SELECTION ->

----------

However, Twitter did not seem to be giving up so soon with the company’s chairman Bret Taylor taking to the microblogging platform to announce that it was taking legal action against Musk to enforce the deal.
“The Twitter Board is committed to closing the transaction on the price and terms agreed upon with Mr. Musk and plans to pursue legal action to enforce the merger agreement. We are confident we will prevail in the Delaware Court of Chancery,” said Taylor.
The Twitter Board is committed to closing the transaction on the price and terms agreed upon with Mr. Musk and plans to pursue legal action to enforce the merger agreement. We are confident we will prevail in the Delaware Court of Chancery.— Bret Taylor (@btaylor) July 8, 2022
As per the deets of the agreement, Elon Musk has to pay $1 billion as a break-up penalty if the deal does not sail through for reasons including the acquisition financing falling through or regulators blocking the deal. The break-up fee would not be applicable, however, if Musk terminates the deal on his own, Reuters said in a report.

----------

EXERCISE GOAL ->
Please answer these questions from the passage on Twitter's deal with Musk:
(a) Who is the chairman of Twitter?
(b) In which court does Taylor say Twitter is confident it will prevail?
(c) How much would Musk have to pay as a break-up penalty?

(Records of labeled boxes)
----------

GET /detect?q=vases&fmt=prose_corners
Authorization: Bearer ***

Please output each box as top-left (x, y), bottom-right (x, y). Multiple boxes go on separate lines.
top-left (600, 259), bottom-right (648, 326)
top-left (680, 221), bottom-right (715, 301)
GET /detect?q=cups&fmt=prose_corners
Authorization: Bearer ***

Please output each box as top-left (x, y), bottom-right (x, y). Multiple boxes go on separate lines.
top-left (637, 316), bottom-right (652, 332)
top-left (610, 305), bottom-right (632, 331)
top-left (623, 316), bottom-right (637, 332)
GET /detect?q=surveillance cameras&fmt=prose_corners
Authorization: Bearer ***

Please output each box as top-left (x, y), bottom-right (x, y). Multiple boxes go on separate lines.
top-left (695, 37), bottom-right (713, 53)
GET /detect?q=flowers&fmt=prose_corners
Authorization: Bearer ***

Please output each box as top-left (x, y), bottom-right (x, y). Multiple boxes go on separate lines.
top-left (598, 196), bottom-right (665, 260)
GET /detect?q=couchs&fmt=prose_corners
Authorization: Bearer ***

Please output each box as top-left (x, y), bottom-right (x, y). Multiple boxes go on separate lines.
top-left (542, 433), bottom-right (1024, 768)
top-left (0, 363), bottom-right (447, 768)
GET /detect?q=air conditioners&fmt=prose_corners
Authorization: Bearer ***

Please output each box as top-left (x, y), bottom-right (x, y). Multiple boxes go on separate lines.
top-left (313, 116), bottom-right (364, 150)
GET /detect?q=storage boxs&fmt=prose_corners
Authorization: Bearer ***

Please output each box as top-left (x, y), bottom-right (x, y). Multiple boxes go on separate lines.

----------

ANSWER TO THE EXERCISE ->
(a) Bret Taylor
(b) The Delaware Court of Chancery
(c) $1 billion